Politica

Riciclo della plastica, il “modello Italia” si schiera contro il nuovo regolamento Ue

18
Aprile 2023
Di Alessandro Caruso

Squadra che vince non si cambia, l’Italia inizia a battere i pugni sul tavolo contro il nuovo regolamento Ue che vuole cambiare la normativa sugli imballaggi in plastica. Gli obiettivi della Commissione europea sono chiari: si vogliono innanzitutto ridurre i rifiuti di imballaggio e, in secondo luogo, renderli economicamente sostenibili entro il 2030, aumentando l’uso di plastica riciclata. Ma il problema italiano è che il nostro sistema di riciclo della plastica è una best practice riconosciuta a livello internazionale e le nuove misure in discussione rischiano di comprometterne la funzionalità. Sulla base della normativa vigente, infatti, in Italia siamo stati bravi a costruire un vero e proprio modello industriale che ha prodotto risultati da primi della classe. E a dirlo sono i numeri, basti pensare che l’Italia ha registrato i tassi più alti dell’intera Ue nell’attività di riciclo e recupero dei rifiuti di imballaggio, con un tasso pari al 73,3% nel 2021, superiore non solo all’obiettivo europeo del 65% fissato per il 2025, ma anche a quello del 70% previsto per il 2030.

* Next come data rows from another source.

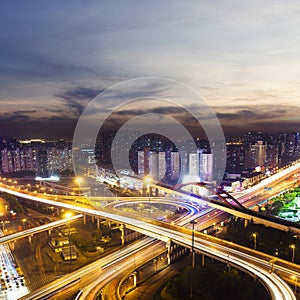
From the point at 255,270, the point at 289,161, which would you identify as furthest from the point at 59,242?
the point at 289,161

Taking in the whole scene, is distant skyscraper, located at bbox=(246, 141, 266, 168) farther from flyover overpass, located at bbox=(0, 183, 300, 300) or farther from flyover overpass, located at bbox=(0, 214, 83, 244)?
flyover overpass, located at bbox=(0, 214, 83, 244)

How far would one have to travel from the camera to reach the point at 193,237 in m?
4.55

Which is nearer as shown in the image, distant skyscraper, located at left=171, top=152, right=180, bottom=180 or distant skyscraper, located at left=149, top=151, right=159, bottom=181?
distant skyscraper, located at left=149, top=151, right=159, bottom=181

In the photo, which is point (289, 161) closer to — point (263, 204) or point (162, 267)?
point (263, 204)

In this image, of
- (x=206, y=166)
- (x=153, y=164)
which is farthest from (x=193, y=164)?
(x=153, y=164)

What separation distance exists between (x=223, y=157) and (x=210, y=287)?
433 inches

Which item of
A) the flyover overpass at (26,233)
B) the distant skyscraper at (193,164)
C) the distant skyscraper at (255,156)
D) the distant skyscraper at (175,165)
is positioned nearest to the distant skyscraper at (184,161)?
the distant skyscraper at (175,165)

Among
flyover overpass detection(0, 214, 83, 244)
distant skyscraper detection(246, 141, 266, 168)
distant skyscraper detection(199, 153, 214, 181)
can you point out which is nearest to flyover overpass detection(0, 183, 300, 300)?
flyover overpass detection(0, 214, 83, 244)

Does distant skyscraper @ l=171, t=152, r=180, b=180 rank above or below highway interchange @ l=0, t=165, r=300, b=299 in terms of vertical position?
above

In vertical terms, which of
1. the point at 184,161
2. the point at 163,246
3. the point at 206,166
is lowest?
the point at 163,246

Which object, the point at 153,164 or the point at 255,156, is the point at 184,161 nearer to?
the point at 153,164

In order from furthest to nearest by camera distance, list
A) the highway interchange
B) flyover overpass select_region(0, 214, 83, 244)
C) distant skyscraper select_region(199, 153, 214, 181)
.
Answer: distant skyscraper select_region(199, 153, 214, 181) < flyover overpass select_region(0, 214, 83, 244) < the highway interchange

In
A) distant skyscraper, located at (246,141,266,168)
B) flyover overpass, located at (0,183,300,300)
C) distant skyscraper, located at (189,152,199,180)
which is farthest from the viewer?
distant skyscraper, located at (246,141,266,168)

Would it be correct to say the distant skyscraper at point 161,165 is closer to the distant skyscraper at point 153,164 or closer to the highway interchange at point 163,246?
the distant skyscraper at point 153,164
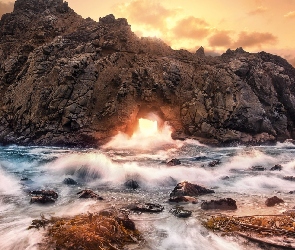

Per questo nelle commissioni per le Politiche Ue di Camera e Senato le forze politiche sono pressoché tutte d’accordo nel riconoscere l’inopportunità di tale provvedimento. E in queste ore, come appreso da The Watcher Post, si sta articolando il parere negativo della commissione Politiche Ue della Camera sui principi espressi dal nuovo regolamento europeo.

Quello che rischia di colpire, più del resto, il tessuto imprenditoriale italiano è l’imposizione di nuove tecnologie che, sostanzialmente, stravolgerebbero i processi industriali di riciclo della plastica già in atto, non solo compromettendo l’efficienza di un modello che già funziona, ma anche costringendo le aziende a sostenere costi economici insostenibili per il rifacimento di intere filiere.

Non solo. Secondo la commissione la proposta in esame non è fondata su un’adeguata valutazione dell’impatto economico e sociale dei reali vantaggi ambientali che essa determinerebbe. In sostanza colpendo gli imballaggi, anche quelli realizzati coerentemente con i criteri di sostenibilità ambientale, la nuova normativa sembra affermare un modello di produzione e di consumo in base al quale il contenitore è più importante del contenuto da proteggere, da conservare, da fare utilizzare in maniera appropriata.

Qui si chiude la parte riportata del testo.